Start of Page text
By Michael Kelley

Imagine an apple sitting on your counter. You go to the garage and get a vise and then put the apple inside it. Then you start turning the handle, and the vise starts tightening. It gets tighter and tighter and the apple gets thinner in the middle and fatter on the ends until it looks like it’s about to burst.

This is what’s happening right now. The virus? The social distancing? The quarantine? These things are squeezing us. Squeezing our patience; our budgets; our nerves; our faith. Tighter, tighter, tighter—until we feel like we’re going to explode.

It’s like Bilbo Baggins said to Gandalf in The Lord of the Rings: “I feel thin, sort of stretched, like butter scraped over too much bread.”

Of course, if you kept tightening the vise around the apple it would eventually burst. And maybe you, too, know what that bursting feels like; it’s when something small that ordinarily shouldn’t have bothered you as much as it did just sets you off. And you find yourself overreacting to that single incident because of the accumulated pressure from the other circumstances.
End of Page text
## Action item
Pick up the piece on the apple in the vise after its final sentence and continue it in the same voice.
Start of Source information
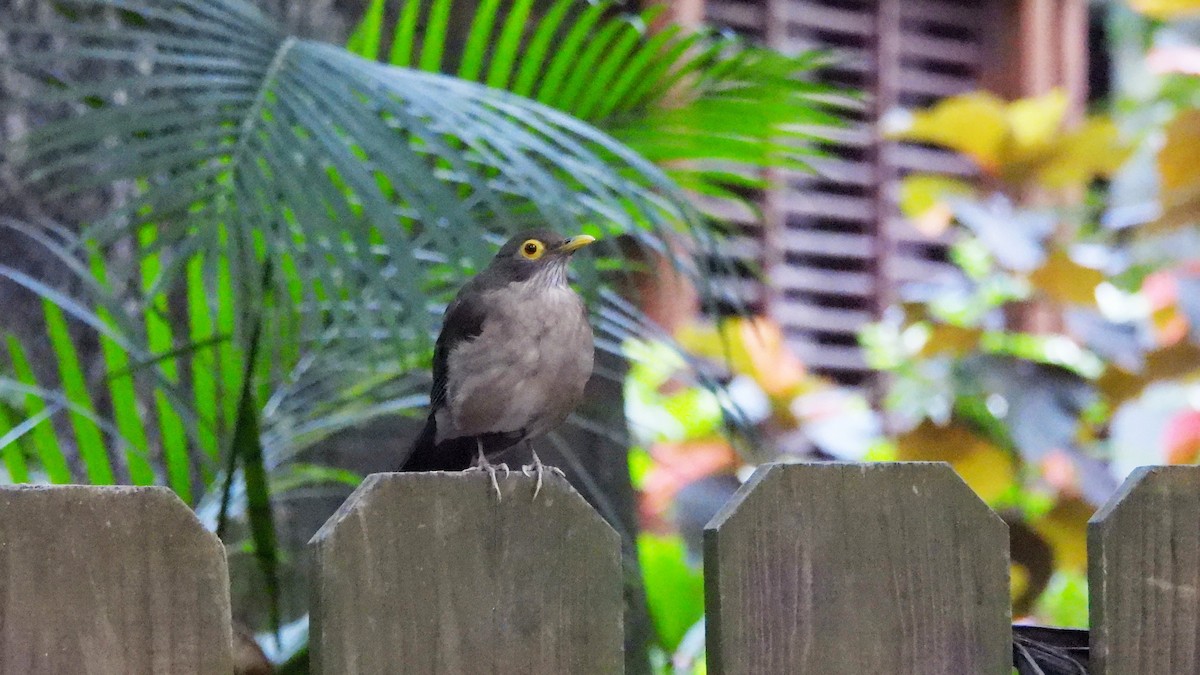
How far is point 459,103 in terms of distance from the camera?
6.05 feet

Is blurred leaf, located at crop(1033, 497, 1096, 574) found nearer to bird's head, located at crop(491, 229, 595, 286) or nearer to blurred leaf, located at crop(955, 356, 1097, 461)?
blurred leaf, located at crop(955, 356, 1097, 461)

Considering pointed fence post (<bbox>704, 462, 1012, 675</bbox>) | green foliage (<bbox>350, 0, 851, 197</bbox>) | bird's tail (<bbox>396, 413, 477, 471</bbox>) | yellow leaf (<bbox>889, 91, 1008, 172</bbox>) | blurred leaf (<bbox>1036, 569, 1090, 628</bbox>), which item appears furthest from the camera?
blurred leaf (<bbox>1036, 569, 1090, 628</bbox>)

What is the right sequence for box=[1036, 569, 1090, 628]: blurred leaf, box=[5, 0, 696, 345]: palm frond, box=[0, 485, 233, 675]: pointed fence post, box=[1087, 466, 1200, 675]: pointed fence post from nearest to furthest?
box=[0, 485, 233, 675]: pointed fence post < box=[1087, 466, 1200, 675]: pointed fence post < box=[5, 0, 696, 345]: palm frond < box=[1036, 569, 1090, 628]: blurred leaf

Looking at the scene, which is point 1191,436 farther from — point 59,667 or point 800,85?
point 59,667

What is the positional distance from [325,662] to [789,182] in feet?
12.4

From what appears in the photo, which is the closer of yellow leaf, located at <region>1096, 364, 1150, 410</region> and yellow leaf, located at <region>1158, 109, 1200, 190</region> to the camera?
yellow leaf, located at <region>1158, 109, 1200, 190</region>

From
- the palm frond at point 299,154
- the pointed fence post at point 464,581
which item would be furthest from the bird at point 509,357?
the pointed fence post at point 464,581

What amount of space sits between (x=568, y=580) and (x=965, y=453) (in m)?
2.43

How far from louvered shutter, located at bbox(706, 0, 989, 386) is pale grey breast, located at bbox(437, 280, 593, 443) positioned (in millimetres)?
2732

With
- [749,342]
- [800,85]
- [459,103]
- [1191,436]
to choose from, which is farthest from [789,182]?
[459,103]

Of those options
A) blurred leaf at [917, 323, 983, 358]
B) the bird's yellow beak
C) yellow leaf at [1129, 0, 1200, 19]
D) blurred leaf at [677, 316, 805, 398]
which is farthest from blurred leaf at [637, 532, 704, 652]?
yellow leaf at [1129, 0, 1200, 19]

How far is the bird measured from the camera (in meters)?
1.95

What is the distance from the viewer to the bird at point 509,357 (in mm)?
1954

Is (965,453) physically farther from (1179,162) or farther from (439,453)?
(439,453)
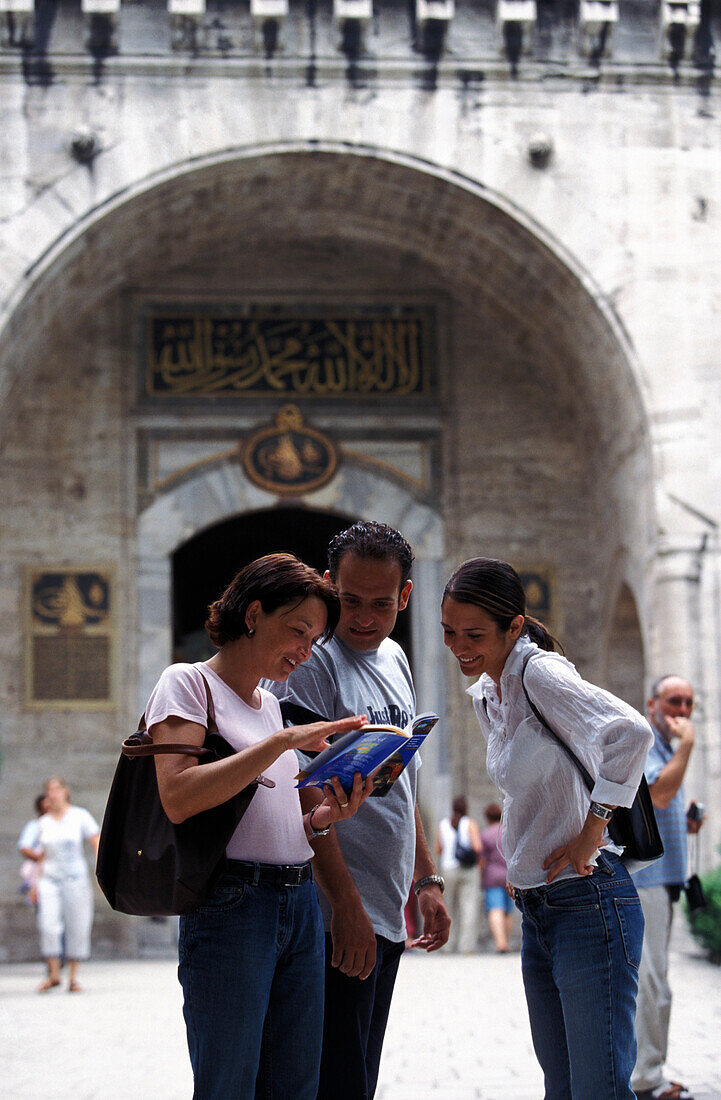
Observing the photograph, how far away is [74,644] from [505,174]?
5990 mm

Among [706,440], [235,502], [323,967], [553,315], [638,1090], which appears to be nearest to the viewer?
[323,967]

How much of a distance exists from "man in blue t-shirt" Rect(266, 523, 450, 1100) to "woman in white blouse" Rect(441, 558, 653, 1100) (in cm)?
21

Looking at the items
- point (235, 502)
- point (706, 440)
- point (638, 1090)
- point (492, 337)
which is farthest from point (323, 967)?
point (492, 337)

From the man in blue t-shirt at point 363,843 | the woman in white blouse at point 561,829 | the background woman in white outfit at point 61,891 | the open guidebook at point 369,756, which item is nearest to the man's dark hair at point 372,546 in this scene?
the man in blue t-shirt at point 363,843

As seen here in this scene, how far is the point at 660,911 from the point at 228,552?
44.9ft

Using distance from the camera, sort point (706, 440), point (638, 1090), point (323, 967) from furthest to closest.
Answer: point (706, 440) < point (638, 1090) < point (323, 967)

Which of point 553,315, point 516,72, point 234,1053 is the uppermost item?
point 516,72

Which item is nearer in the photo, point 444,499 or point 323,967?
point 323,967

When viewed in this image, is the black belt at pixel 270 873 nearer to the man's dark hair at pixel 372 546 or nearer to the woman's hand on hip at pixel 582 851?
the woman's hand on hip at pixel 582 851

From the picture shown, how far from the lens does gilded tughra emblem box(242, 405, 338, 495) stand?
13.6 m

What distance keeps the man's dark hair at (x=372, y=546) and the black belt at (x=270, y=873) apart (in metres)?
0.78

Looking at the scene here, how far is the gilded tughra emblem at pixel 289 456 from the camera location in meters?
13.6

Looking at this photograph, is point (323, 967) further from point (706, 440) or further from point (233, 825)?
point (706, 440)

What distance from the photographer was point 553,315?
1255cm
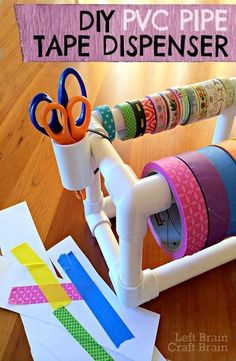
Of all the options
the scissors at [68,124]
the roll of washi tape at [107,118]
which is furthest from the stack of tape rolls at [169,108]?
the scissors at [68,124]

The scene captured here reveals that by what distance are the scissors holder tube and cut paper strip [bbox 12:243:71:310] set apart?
End of Source information
## Response box
Back to the apple, though. It’s important to notice in this illustration what comes out when the apple does burst: the stuff that was inside all along. Nothing new. Nothing foreign. And the same thing is true of us.

Being squeezed, as we are now, doesn’t cause anger, or frustration, or doubt, or worry, or whatever; those things have been in our hearts all the time. The stress only reveals what’s always been there.

Perhaps that’s one of the redemptive purposes of this pressure. It’s that when we find ourselves reacting to stress, we are able to see a clearer picture of our hearts. This season might be revealing at least three things in us. 


One of the reasons we feel stressed is because we feel threatened. Our livelihood, our comfort, our future—these are weighty things. And circumstances that threaten our security in these matters cause us to feel no small measure of fear and anxiety.

When a circumstance is causing is stress it ought to make us question where our true security lies. What we might find is that we’re trusting more in our 401K than the Lord who owns cattle on a thousand hills.


If you head over to the WebMD website you can find all kinds of coping mechanisms for stress. Things like exercise, breathing techniques, and games that occupy the mind. Those are good things, I think, but most of us don’t turn that way.

Instead, we just react. We get angry. Or frustrated. Or bitter. Or we turn to something else that makes us feel better in the moment. In any case, the lure toward specific sinful habits and behaviors has always been in our hearts. Stress only focuses the image for us to see them more clearly.


It’s a tough thing to be happy when you feel stressed. You’re constantly thinking about the circumstance that’s making you worry. It occupies your field of vision, and it seems you can’t look away even if you want to.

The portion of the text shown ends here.